Nel pozzo sono stati gettati anche alcuni elementi edilizi relativi allo smantellamento di edifici circostanti: si tratta di resti di pavimentazioni in tessere musive bianche e nere, frammenti di tegole e di un’antefissa fittile con rappresentazione di Gorgone, elemento di copertura di un tetto, riutilizzato in qualche muratura prima di essere gettato nel pozzo ( tracce di malta sulla sua superficie esterna). Questi dati confermano la presenza di un’area fortemente occupata da strutture abitative (ville marittime) e produttive connesse allo sfruttamento delle risorse del territorio, come testimoniano i pesi da pesca fittili e di piombo ritrovati in fondo al pozzo e provenienti da qualche vivaria circostante.
Una moneta dell’imperatore Filippo Cesare ed un’anfora vinaria proveniente dalla Mauretania (Algeria) attestano infine il disuso di un impianto verso la metà del III secolo d.C. Il possibile abbandono nello stesso periodo della parte residenziale della villa di Lio Piccolo ( indiziato dalla mancanza di intonaci e di ceramiche fini dopo tale fase) indicherebbe uno stretto legame di sfruttamento del pozzo da parte di un’estesa zona dell’area litoranea.
3. Prima dei Romani?
Il reperto esposto in questa sezione è del tutto particolare.

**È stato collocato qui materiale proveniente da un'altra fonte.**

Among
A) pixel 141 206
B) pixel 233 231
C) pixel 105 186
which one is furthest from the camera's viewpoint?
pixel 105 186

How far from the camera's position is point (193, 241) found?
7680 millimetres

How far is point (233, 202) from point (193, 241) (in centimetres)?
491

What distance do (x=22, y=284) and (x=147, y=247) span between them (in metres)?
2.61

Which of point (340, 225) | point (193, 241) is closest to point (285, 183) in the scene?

È un' “olla biconica”, a bocca tonda, datata all’età del Bronzo Medio, tra il XII e l’XI secolo a.C., ritrovata presso il canale Rigà, nella laguna nord a poche decine di metri dal sito della Villa Romana di Lio Piccolo.Come è noto, la città di Altino si sviluppa al di sopra di un importantissimo centro Veneto antico. Il segno più antico di frequentazione o risale al XI –X sec. a.C. (età del Bronzo Finale) e consiste in una sepoltura femminile con corredo. Anche se quella tomba è stata rinvenuta isolata,è indubbiamente un segnodi una frequentazione la cui estensione non è ancora chiara, ma sicuramente significativa. L’area tra Lio Piccolo e Altino era abitata anche prima dei romani?

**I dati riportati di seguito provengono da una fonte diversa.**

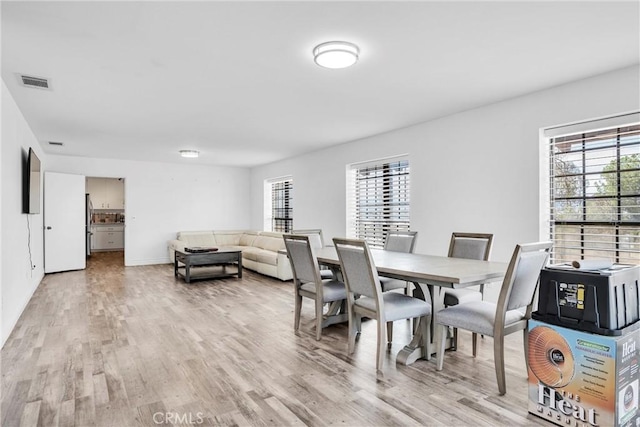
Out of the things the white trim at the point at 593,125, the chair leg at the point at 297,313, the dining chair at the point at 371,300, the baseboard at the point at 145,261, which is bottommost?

È questa una domanda complessa, e per rispondere bisogna tenere in considerazione sia la morfologia lagunare, sia le modalità di recupero degli indicatori archeologici pre-e proto-storici.Ad esempio, sono molto noti i cosiddetti “vasetti micenei di Torcello” ritrovati, secondo tradizione a Mazzorbo alla fine dell’800 e databili intorno al XIII secolo a.C. Sono integri, e con ogni probabilità facevano parte di un corredo funebre (altrimenti sarebbero giunti fino a noi in pezzi). Sulla loro autenticità non c’è dubbio. Sul fatto che fossero pertinenti ad un insediamento stabile così antico in laguna, gli studiosi non sono ancora concordi.
Va ricordato che, in molti anni di scavi, “stratigrafie” in posto databili all’età del bronzo non sono mai state ritrovate (forse perché’ troppo profonde?). Allo stesso modo, in laguna, frammenti di ceramica pre-romana non sono stati mai ritrovati come materiali “residuali” all’interno di stratificazioni più recenti, come normalmenteavviene in siti a lunga continuità.
Bisogna considerare che linea di costa antica si è progressivamente allontanata verso il mare nel corso dei secoli: le barene intorno a Lio Piccolo e Torcello, infatti, paiono essersi stabilizzate solo qualche secolo prima dell’età romana. Ciò non esclude,però, che spazi litoranei (quindi “spiagge”) fossero frequentati proprio in relazione alle rotte di navigazione verso i siti collocati appena all’interno, presso le foci dei fiumi. Elementi e reperti, dunque, potevano essere dispersi sicuramente in un paesaggio “solcato” o "navigato" anche in antico.